# Angle bisector in a trapezoid - surface area ratio

In trapezoid ABCD (AB || CD) the angle bisector of angle ABC is perpendicular to segment AB and intersects it in point P. Point P divides the side AD in ratio 2:1. Find the ratio of the surface areas of the triangle and the quadrilateral.

$h = \frac{2}{3}H$
$S_{triangle}= \frac{1}{3}|AB|H$
$S_{quadrilateral} = S_{trapezoid} -S_{triangle}$
$S_{trapezoid}=\frac{1}{2}(|AB|+|CD|)H$
Now I am stuck. I need to find CD in terms of H and AB, but I simply don't know how to do this. How should I proceed to solve this in the easiest possible way?

Let $E$ be the point where the lines $AD$ and $BC$ intersect.

Let $k = [ABE]$.

In $\Delta ABE$, segment $BP$ is both an angle bisector and an altitude, hence it's also a median.

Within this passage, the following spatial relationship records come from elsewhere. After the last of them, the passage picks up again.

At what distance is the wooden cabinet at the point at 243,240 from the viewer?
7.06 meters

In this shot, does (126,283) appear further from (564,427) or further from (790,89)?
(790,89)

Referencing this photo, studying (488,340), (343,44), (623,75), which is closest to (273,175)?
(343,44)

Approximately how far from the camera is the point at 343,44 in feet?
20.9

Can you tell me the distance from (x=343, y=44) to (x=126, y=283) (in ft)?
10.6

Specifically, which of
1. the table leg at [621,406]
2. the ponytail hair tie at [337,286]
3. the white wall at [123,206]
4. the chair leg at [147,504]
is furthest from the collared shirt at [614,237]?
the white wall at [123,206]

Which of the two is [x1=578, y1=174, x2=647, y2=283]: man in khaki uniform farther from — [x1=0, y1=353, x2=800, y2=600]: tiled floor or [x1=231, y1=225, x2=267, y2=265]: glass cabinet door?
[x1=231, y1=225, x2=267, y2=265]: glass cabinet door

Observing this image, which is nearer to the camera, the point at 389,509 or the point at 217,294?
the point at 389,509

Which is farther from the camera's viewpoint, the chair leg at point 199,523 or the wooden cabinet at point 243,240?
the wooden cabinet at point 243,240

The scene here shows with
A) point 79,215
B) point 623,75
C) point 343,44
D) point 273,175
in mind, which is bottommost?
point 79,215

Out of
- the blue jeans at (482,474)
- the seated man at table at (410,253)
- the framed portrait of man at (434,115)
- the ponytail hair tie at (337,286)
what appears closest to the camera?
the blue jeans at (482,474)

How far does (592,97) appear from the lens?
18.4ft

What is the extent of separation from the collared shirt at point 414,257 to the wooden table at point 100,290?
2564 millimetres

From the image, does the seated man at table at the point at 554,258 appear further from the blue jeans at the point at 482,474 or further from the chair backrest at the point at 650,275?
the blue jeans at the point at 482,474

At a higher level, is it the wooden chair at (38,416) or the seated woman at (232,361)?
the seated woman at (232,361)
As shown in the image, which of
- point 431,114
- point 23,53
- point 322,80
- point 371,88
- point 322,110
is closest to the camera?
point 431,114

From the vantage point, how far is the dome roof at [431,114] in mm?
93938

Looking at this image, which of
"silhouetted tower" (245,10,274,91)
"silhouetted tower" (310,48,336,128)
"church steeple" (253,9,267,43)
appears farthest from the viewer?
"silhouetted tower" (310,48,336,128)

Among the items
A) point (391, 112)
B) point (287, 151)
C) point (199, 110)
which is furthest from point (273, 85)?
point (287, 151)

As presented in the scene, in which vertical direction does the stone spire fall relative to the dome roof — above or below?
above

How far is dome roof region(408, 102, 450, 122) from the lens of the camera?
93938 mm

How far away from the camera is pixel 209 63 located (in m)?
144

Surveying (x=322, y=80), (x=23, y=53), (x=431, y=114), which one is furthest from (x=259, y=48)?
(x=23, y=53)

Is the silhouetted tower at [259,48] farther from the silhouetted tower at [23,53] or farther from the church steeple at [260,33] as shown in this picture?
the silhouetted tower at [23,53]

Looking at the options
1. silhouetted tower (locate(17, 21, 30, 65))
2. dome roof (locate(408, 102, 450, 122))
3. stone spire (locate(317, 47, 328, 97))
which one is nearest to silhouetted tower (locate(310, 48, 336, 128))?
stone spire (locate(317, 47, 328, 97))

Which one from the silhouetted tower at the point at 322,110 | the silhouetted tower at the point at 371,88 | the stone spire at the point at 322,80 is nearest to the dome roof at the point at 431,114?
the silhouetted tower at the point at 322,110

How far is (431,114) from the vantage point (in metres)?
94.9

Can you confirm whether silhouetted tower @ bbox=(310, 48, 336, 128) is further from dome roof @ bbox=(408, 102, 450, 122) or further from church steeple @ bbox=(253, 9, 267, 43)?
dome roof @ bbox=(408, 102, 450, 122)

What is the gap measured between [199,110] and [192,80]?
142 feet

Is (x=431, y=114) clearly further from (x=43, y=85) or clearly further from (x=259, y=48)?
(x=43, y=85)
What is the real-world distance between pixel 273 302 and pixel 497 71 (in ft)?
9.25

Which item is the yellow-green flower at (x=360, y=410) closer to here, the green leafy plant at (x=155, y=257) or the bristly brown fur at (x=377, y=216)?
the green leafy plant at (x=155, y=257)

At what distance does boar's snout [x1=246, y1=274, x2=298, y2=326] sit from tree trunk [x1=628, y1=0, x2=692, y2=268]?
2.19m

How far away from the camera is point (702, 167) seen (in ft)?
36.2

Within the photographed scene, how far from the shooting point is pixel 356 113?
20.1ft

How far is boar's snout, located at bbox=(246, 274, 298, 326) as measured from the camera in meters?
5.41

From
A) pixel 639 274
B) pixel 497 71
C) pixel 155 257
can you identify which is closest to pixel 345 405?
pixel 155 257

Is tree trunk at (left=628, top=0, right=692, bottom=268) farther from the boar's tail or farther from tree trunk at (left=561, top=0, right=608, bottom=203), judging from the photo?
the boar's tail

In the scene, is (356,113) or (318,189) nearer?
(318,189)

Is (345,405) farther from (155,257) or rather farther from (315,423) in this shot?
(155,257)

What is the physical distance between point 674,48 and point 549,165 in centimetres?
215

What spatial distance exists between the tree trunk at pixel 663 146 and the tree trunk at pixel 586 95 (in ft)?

It follows that $[APB] = [EPB] = \frac{1}{2}k$.

Since $CD\,||\,AB$, it follows that $\Delta DCE$ is similar to $\Delta ABE$.

Since $AP = EP$ and $\displaystyle{{\small{\frac{DP}{AP} = \frac{1}{2}}}}$, it follows that $\displaystyle{{\small{\frac{DE}{AE} = \frac{1}{4}}}}$, hence $[DCE] = \frac{1}{16}k$.

Then $[BCDP] = [EPB] - [DCE] = \frac{1}{2}k - \frac{1}{16}k = \frac{7}{16}k$.

Therefore $\, \displaystyle{ \frac{[APB]}{[BCDP]} = \frac {\left(\frac{1}{2}k\right)} {\left(\frac{7}{16}k\right)} = \boxed{{\small{\frac{\,8\,}{\,7\,}}}} }$